The Role of Tax Policy
Economic inequality in the United States has increased during the last three decades. The loss of manufacturing jobs and unions accounts for some of this increase. However, a primary reason for the rising inequality has been tax policy. More specifically, the federal government has implemented steep cuts in the highest tax rates for income from salaries and wages and especially in tax rates for income from dividends and capital gains (Hacker & Pierson, 2011). [30]This latter cut is especially important because dividends and capital gains account for a much larger share of the income of wealthy families than the income of ordinary families. To be more specific, dividends and capital gains account for only 0.7 percent of the income of the bottom four-fifths of the nation’s families, but for 18.8 percent of the income of the top fifth, 38.2 percent of the top 1 percent, and a striking 51.9 percent of the top 0.1 percent (Hungerford, 2011). [31] In a related statistic, three-fourths of all capital gains are received by the top 1 percent (Krugman, 2012). [32] Relative to its national wealth, the United States is the lowest-taxed industrial democracy in the world (Leonhardt, 2012). [33]
Keep this context in mind as we note that tax cuts in 2003 lowered the tax rate for dividends and capital gains from 28 percent to 15 percent. Meanwhile, the top tax rate for income from salaries and wages is 35 percent. Thus many very wealthy families and individuals pay a lower percentage of their income in taxes than many middle- and upper-middle-class families do because so much of the wealthy families’ income is from dividends and capital gains. In fact, the four hundred wealthiest families and individuals in the country pay only about 18 percent of their income in federal tax (Krugman, 2012). [34] As the director of Citizens for Tax Justice explained, “The low taxes on capital gains and dividends are why people who make a ton of money, which is largely from investment income, do awfully well. The Warren Buffetts, the hedge fund managers—they pay really low tax rates” (Confessore, Kocieniewski, & Parker, 2011, p. A1). [35] This fact prompts a critical question from Paul Krugman, winner of the Nobel Prize in economics: “Is there a good reason why the rich should bear a startlingly light tax burden?” His answer: “Such low taxes on the very rich are indefensible” (Krugman, 2012, p. A27). [36]
The lowering of tax rates has helped make the nation’s wealthiest families even wealthier. After adjusting for inflation, their after-tax income grew by a much greater amount than that for the poorest families from 1979 to 2007. Income grew by only 18 percent for the poorest fifth but by 65 percent for the wealthiest fifth (excluding the top 1 percent), and it also grew by a whopping 275 percent for families in the top 1 percent (Congressional Budget Office, 2011). [37] As a result, economic inequality increased. Figure 12.6 "Growth of Economic Inequality in the United States (Percentage Share of Total National Income)"shows that wealthiest 1 percent now have a much larger share of the nation’s total posttax income than they did in 1979, while the poorest fifth have a lower share. As the saying goes, the rich get richer, and the poor get poorer.

THE TASKS:
A - In the passage on tax policy, what change did the 2003 tax cuts make to the rate on dividends and capital gains?
B - Name each source cited in parentheses in the tax policy passage, listing each one only once.
C - Write the next paragraph of the tax policy passage, picking up right after its final sentence.

DATASET ROWS:
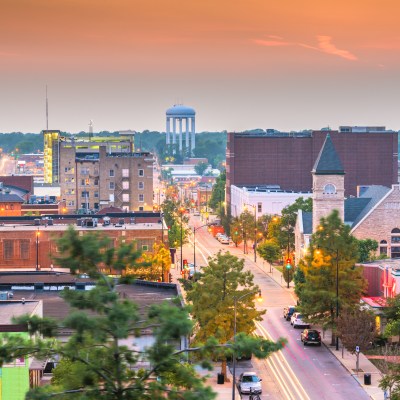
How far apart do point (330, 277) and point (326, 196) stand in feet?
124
---
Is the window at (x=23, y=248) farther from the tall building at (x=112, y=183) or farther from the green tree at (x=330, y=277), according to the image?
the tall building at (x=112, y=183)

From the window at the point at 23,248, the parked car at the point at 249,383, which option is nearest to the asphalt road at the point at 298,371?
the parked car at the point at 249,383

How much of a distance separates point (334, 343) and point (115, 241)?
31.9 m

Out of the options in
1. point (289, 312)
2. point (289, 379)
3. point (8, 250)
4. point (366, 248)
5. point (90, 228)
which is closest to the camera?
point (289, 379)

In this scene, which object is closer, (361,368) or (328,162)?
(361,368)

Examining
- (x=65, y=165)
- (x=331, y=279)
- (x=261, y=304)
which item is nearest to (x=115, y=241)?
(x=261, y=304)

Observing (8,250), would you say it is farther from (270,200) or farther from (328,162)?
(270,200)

ANSWERS PER TASK:
A - They lowered it from 28 percent to 15 percent.

B -
Hacker & Pierson, 2011
Hungerford, 2011
Krugman, 2012
Leonhardt, 2012
Confessore, Kocieniewski, & Parker, 2011
Congressional Budget Office, 2011

C -
Figure 12.6 Growth of Economic Inequality in the United States (Percentage Share of Total National Income)
Source: Economic Policy Institute. (2011). Share of total income by income fifths and a breakdown of the top 20%. The State of working America. Washington, DC: Economic Policy Institute. Retrieved from http://stateofworkingamerica.org/charts/household-income-shares-1979-2007.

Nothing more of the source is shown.